- _TEXT PROVIDED_:
Intraplate Volcanism
Intraplate volcanism is volcanic activity that happens within a tectonic plate rather than at its edges. It occurs primarily due to the presence of hotspots. Unlike at the margins of tectonic plates, where most volcanoes occur due to plate interactions, intraplate volcanism is fuelled by mantle plumes. These cause hotspots that create cracks in the crust, allowing magma to reach the Earth's surface. This type of volcanism is less common than that at plate boundaries, but it is responsible for some of the world's most famous volcanic islands and features. Examples include the Hawaiian Islands and Yellowstone in the United States.
Tectonic Plates
Tectonic plates are the large, rigid pieces of the Earth's lithosphere that fit together like a puzzle covering the planet. They are constantly moving, albeit very slowly, atop the flexible, semi-fluid asthenosphere beneath them. Most volcanic activity occurs at the boundaries of these plates, where they may converge, diverge, or slide past one another, causing magma to rise to the surface. However, hotspots can lead to volcanic activity right in the middle of these plates. As plates drift over stationary hotspots, chains of volcanoes and islands can form. This fascinating interplay between plate tectonics and hotspots provides insight into the dynamic nature of Earth's surface.
Hawaiian Islands
The Hawaiian Islands are a classic example of hotspot volcanism. Situated in the central Pacific Ocean, far from any tectonic plate boundaries, these islands are formed by a hotspot beneath the moving Pacific Plate. As the plate moves northwest over the hotspot, a series of volcanic islands and seamounts have formed over millions of years. Each island represents a different stage in volcanic life, with newer islands, like Hawaii, still showing active eruptions, while older islands in the chain become extinct as they drift away from the hotspot. The island of Hawaii is currently located directly above the hotspot, resulting in the active volcanoes of Mauna Loa and Kilauea. This phenomenon illustrates how stationary hotspots and moving tectonic plates can create dramatic and enduring geological features.

- _EXERCISE AIM_:
Using the passage on intraplate volcanism, decide whether each statement below agrees with it, answering yes or no and quoting the words that settle it. 1. Intraplate volcanism is more common than volcanism at plate boundaries. 2. The Pacific Plate moves northwest over the Hawaiian hotspot. 3. Tectonic plates move on top of the asthenosphere.

Entries on spatial positioning:
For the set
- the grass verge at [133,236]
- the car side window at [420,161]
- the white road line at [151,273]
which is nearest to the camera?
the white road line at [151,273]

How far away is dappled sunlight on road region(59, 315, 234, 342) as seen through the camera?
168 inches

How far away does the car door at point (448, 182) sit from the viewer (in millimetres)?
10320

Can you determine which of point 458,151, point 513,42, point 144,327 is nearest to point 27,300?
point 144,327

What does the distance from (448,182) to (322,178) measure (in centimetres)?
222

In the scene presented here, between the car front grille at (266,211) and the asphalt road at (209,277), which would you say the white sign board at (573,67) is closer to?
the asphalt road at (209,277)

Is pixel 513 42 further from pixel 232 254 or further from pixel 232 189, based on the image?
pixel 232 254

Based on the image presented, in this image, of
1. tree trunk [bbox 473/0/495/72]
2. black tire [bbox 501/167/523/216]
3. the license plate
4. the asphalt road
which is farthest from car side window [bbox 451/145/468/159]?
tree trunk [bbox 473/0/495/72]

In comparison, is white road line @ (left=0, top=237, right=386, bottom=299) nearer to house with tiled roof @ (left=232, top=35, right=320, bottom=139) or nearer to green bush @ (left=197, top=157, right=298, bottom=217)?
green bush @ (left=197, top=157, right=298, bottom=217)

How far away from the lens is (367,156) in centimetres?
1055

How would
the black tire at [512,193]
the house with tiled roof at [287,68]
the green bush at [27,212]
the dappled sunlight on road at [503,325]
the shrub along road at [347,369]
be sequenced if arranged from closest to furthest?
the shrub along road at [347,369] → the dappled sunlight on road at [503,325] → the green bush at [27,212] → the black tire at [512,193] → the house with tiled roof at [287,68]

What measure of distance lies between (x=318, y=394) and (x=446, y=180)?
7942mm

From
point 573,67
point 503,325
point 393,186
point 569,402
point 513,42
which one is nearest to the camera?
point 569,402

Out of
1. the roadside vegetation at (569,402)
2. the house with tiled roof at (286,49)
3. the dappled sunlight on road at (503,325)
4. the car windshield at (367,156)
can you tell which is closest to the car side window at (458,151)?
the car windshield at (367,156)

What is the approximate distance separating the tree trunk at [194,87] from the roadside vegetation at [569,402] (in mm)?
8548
==
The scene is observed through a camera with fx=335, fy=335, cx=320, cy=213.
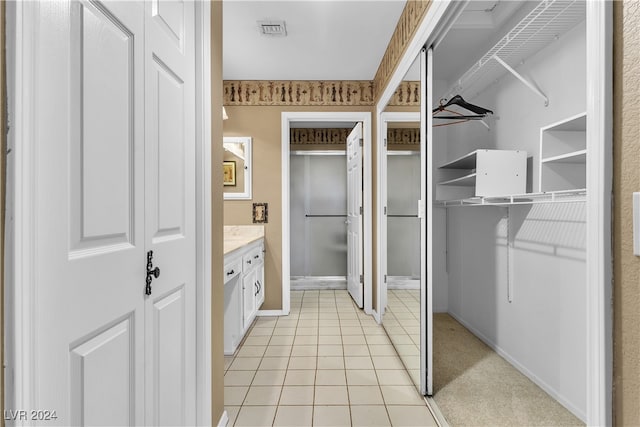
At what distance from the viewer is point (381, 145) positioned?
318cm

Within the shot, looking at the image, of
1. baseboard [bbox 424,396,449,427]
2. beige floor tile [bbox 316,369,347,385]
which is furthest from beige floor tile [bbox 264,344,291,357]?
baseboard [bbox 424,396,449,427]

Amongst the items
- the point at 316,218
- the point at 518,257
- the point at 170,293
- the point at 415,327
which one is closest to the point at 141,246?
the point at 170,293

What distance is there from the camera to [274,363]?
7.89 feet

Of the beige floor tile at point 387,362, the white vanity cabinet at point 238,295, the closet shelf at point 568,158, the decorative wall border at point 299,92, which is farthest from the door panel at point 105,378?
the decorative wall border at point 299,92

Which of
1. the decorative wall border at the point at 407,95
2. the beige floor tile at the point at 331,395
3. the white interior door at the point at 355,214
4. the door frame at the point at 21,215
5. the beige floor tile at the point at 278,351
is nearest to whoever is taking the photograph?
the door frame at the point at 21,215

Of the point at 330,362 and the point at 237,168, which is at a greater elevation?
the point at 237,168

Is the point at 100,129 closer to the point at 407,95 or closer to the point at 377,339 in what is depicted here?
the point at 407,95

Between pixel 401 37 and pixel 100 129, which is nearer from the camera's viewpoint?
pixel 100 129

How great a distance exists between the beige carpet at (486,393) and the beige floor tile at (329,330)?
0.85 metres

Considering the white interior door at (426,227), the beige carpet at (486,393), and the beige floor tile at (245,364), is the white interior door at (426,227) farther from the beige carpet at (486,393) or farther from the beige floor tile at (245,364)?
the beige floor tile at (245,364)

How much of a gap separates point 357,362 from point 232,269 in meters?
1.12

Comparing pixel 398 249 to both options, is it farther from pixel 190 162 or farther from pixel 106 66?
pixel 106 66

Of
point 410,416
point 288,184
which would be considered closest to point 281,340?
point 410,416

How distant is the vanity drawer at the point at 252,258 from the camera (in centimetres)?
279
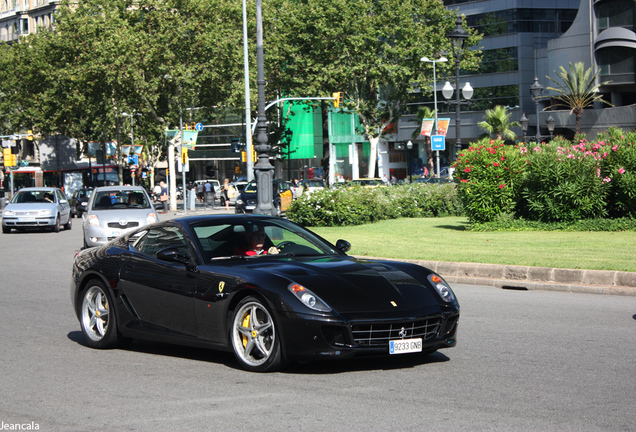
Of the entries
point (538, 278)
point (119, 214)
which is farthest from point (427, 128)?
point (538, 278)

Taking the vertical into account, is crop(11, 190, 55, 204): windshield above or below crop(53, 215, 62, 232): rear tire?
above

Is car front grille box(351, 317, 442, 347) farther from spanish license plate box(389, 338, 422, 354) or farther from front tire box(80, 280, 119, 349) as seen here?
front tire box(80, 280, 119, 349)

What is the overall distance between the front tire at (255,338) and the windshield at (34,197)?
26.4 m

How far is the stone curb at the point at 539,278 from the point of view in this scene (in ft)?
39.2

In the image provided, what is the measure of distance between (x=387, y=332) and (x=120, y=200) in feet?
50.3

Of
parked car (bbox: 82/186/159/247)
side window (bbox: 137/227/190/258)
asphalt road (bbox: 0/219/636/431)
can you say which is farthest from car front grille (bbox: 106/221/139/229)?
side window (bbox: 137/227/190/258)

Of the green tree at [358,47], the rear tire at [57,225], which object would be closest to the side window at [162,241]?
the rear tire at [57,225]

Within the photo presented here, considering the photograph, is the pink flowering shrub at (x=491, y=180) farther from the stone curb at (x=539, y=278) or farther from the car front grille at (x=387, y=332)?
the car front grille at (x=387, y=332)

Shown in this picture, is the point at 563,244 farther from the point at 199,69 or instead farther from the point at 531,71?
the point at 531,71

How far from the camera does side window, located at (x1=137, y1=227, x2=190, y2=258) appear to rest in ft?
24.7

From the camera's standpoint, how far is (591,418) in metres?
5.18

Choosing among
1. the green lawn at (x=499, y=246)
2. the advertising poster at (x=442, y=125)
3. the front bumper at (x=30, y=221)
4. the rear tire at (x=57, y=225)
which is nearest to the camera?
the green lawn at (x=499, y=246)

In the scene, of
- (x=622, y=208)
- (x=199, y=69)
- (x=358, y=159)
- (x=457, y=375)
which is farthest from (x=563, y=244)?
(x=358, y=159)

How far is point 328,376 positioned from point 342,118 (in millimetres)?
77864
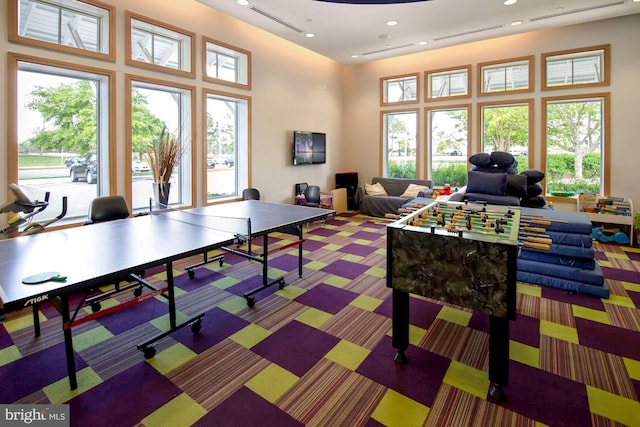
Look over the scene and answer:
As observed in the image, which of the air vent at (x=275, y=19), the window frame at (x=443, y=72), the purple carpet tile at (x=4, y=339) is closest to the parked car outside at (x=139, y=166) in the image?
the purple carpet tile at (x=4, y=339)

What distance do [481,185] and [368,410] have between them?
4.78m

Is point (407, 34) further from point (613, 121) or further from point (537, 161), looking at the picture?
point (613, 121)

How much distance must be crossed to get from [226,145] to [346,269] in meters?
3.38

- _FULL RESPONSE_:
1. No: "This type of volcanism is less common than that at plate boundaries"
2. Yes: "As the plate moves northwest over the hotspot"
3. Yes: "atop the flexible, semi-fluid asthenosphere beneath them"